* _INSTRUCTIONS FOR THE TASK_
Copy the material below line for line, with no changes.

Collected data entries

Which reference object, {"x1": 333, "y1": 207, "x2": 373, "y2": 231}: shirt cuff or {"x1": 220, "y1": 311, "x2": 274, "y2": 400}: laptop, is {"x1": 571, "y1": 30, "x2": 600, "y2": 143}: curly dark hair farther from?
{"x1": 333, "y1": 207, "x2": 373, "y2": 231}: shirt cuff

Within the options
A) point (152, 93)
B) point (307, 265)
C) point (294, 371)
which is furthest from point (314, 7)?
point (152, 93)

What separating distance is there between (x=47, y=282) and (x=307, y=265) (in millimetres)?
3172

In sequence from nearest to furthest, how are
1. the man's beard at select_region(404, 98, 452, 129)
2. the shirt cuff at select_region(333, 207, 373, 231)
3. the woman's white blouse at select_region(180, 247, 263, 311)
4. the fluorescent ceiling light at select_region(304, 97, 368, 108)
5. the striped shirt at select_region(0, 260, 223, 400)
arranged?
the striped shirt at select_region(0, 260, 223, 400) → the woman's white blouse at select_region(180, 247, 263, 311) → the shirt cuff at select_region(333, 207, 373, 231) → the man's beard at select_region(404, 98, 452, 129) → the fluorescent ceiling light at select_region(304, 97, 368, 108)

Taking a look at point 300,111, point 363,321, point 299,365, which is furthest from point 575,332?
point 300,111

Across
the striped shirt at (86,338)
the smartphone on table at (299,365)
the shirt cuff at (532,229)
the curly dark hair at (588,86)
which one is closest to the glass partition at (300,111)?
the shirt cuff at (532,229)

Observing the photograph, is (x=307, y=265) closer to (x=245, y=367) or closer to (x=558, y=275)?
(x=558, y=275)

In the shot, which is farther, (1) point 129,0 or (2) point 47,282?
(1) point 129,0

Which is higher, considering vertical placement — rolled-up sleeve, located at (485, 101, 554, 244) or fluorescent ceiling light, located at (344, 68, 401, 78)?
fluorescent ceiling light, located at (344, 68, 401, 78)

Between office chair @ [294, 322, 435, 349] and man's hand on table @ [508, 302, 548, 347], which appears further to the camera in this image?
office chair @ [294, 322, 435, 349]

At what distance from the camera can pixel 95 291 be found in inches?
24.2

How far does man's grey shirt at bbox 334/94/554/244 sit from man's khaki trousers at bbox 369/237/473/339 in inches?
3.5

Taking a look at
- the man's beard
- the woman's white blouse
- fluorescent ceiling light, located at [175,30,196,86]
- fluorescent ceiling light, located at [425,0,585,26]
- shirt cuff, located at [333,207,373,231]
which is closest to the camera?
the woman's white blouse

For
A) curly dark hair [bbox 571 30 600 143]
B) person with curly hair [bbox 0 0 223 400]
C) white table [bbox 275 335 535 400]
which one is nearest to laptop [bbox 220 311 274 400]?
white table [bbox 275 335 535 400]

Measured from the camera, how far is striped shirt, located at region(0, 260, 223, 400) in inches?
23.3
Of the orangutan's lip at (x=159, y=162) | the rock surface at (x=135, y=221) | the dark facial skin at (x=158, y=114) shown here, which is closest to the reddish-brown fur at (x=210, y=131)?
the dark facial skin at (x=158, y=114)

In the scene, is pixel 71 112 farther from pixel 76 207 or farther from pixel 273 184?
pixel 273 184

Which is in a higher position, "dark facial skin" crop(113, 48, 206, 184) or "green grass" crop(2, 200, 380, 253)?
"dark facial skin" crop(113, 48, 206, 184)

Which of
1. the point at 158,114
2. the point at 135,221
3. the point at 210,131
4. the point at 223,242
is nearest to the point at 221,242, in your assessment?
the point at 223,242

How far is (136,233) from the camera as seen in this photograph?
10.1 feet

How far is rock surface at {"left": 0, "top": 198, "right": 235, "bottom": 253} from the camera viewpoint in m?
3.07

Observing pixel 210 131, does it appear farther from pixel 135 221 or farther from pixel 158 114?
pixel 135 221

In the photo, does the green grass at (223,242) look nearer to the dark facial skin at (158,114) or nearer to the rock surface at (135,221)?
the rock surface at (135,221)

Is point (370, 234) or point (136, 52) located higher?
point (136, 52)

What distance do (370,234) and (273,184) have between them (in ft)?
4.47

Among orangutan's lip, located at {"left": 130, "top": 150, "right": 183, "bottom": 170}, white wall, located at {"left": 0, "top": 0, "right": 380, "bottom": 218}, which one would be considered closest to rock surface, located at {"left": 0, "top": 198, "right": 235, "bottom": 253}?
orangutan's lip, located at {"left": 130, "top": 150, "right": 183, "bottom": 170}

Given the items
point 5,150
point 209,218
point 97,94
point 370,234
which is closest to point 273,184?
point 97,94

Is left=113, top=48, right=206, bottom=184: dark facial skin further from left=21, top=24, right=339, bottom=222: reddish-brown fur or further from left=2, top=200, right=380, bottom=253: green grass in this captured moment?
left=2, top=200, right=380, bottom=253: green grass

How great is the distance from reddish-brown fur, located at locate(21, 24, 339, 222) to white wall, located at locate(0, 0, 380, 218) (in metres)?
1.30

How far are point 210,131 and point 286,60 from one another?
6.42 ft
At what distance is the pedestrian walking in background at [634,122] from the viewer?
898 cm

* _PROBLEM SOLUTION_
Which reference object, {"x1": 333, "y1": 207, "x2": 373, "y2": 231}: shirt cuff or {"x1": 220, "y1": 311, "x2": 274, "y2": 400}: laptop, is {"x1": 571, "y1": 30, "x2": 600, "y2": 143}: curly dark hair farther from?
{"x1": 333, "y1": 207, "x2": 373, "y2": 231}: shirt cuff

Within the options
A) point (152, 93)
B) point (307, 265)
C) point (294, 371)
which is furthest from point (314, 7)?
point (152, 93)

What separating distance is there between (x=47, y=282) and (x=307, y=265) (in millimetres)?
3172

In sequence from nearest to furthest, how are
1. the man's beard at select_region(404, 98, 452, 129)
2. the shirt cuff at select_region(333, 207, 373, 231)
3. the woman's white blouse at select_region(180, 247, 263, 311)
4. the fluorescent ceiling light at select_region(304, 97, 368, 108)
5. the striped shirt at select_region(0, 260, 223, 400)
arranged?
the striped shirt at select_region(0, 260, 223, 400) → the woman's white blouse at select_region(180, 247, 263, 311) → the shirt cuff at select_region(333, 207, 373, 231) → the man's beard at select_region(404, 98, 452, 129) → the fluorescent ceiling light at select_region(304, 97, 368, 108)

Taking a look at point 300,111, point 363,321, point 299,365, which is furthest from point 575,332?
point 300,111

Across
the striped shirt at (86,338)
the smartphone on table at (299,365)
the shirt cuff at (532,229)
the curly dark hair at (588,86)
which one is closest to the glass partition at (300,111)?
the shirt cuff at (532,229)

Observing the photograph, is (x=307, y=265) closer to (x=245, y=367) or closer to (x=558, y=275)?
(x=558, y=275)

In the shot, which is farther, (1) point 129,0 or (2) point 47,282?
(1) point 129,0

Which is higher, considering vertical placement — rolled-up sleeve, located at (485, 101, 554, 244) or fluorescent ceiling light, located at (344, 68, 401, 78)?
fluorescent ceiling light, located at (344, 68, 401, 78)

Between office chair @ [294, 322, 435, 349] and man's hand on table @ [508, 302, 548, 347], which appears further to the camera in this image?
office chair @ [294, 322, 435, 349]

At what distance from the camera can pixel 95 291 be found in inches?
24.2

How far does man's grey shirt at bbox 334/94/554/244 sit from man's khaki trousers at bbox 369/237/473/339 in inches?
3.5

Taking a look at
- the man's beard
- the woman's white blouse
- fluorescent ceiling light, located at [175,30,196,86]
- fluorescent ceiling light, located at [425,0,585,26]
- shirt cuff, located at [333,207,373,231]
which is closest to the camera?
the woman's white blouse

For
A) curly dark hair [bbox 571 30 600 143]
B) person with curly hair [bbox 0 0 223 400]
C) white table [bbox 275 335 535 400]
which one is nearest to laptop [bbox 220 311 274 400]?
white table [bbox 275 335 535 400]

Measured from the camera, how far is striped shirt, located at region(0, 260, 223, 400) in inches?
23.3
Of the orangutan's lip at (x=159, y=162) | the rock surface at (x=135, y=221) | the dark facial skin at (x=158, y=114) shown here, which is closest to the reddish-brown fur at (x=210, y=131)?
the dark facial skin at (x=158, y=114)

In the scene, is pixel 71 112 farther from pixel 76 207 or farther from pixel 273 184?
pixel 273 184

Which is in a higher position, "dark facial skin" crop(113, 48, 206, 184) or "green grass" crop(2, 200, 380, 253)?
"dark facial skin" crop(113, 48, 206, 184)

Which of
1. the point at 158,114
2. the point at 135,221
3. the point at 210,131
4. the point at 223,242
is nearest to the point at 221,242, in your assessment?
the point at 223,242

How far is (136,233) from the camera as seen in this photograph?
10.1 feet

How far is rock surface at {"left": 0, "top": 198, "right": 235, "bottom": 253} from the camera viewpoint in m?
3.07

Observing pixel 210 131, does it appear farther from pixel 135 221 or farther from pixel 158 114?
pixel 135 221

In the photo, does the green grass at (223,242) look nearer to the dark facial skin at (158,114) or nearer to the rock surface at (135,221)?
the rock surface at (135,221)

Is point (370, 234) or point (136, 52) located higher?
point (136, 52)

What distance do (370,234) and (273,184) have between them (in ft)?
4.47

Among orangutan's lip, located at {"left": 130, "top": 150, "right": 183, "bottom": 170}, white wall, located at {"left": 0, "top": 0, "right": 380, "bottom": 218}, which one would be considered closest to rock surface, located at {"left": 0, "top": 198, "right": 235, "bottom": 253}?
orangutan's lip, located at {"left": 130, "top": 150, "right": 183, "bottom": 170}

Given the items
point 5,150
point 209,218
point 97,94
point 370,234
which is closest to point 273,184?
point 97,94

Is left=113, top=48, right=206, bottom=184: dark facial skin further from left=21, top=24, right=339, bottom=222: reddish-brown fur or further from left=2, top=200, right=380, bottom=253: green grass in this captured moment?
left=2, top=200, right=380, bottom=253: green grass

How great is the distance from reddish-brown fur, located at locate(21, 24, 339, 222) to white wall, located at locate(0, 0, 380, 218) (in metres)?
1.30

How far are point 210,131 and point 286,60 from one another?
6.42 ft
At what distance is the pedestrian walking in background at [634,122] from the viewer?
898 cm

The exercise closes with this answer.